Copy each of the following rows word for word, leaving out the pictures.

-------- DATA RECORDS

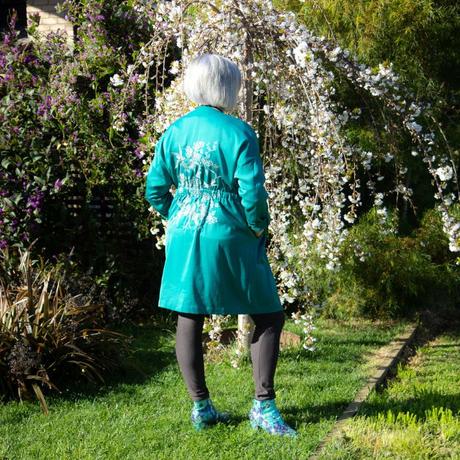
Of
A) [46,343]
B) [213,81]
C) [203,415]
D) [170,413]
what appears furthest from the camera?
[46,343]

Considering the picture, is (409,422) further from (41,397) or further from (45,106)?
(45,106)

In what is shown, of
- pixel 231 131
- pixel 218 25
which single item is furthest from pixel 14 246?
pixel 231 131

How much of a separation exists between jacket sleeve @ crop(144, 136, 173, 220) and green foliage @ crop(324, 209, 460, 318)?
278 centimetres

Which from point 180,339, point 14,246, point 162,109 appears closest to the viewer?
point 180,339

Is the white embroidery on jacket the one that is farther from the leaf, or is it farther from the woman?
the leaf

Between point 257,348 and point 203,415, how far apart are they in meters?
0.45

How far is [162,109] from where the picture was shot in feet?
15.3

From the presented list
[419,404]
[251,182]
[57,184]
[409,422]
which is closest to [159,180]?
[251,182]

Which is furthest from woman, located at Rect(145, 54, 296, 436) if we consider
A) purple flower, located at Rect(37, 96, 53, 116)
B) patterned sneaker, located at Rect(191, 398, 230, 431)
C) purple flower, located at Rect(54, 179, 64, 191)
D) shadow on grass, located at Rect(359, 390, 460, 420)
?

----------------

◆ EXERCISE ANSWER:
Of
A) [46,343]
B) [213,81]
C) [203,415]
D) [170,413]
what appears furthest from the camera?
[46,343]

Considering the picture, is (409,422) further from (41,397) or further from (45,106)?
(45,106)

In what is shown, of
- pixel 231 131
- pixel 218 25
which single item is furthest from pixel 14 246?
pixel 231 131

How much of a separation exists between jacket sleeve @ crop(144, 136, 173, 220) and green foliage @ crop(324, 209, 460, 318)?
278 centimetres

Which from point 180,339, point 14,246, point 162,109 appears closest to the viewer?
point 180,339

Is the white embroidery on jacket the one that is farther from the leaf, or is it farther from the woman?
the leaf

Between point 257,348 and point 203,415, how far apart are they in meters?
0.45

How far is [162,109] from where the picture was shot in feet?
15.3

From the presented list
[419,404]
[251,182]
[57,184]
[409,422]
which is closest to [159,180]?
[251,182]

Which is furthest from woman, located at Rect(145, 54, 296, 436) if we consider
A) purple flower, located at Rect(37, 96, 53, 116)
B) patterned sneaker, located at Rect(191, 398, 230, 431)
C) purple flower, located at Rect(54, 179, 64, 191)
D) shadow on grass, located at Rect(359, 390, 460, 420)
?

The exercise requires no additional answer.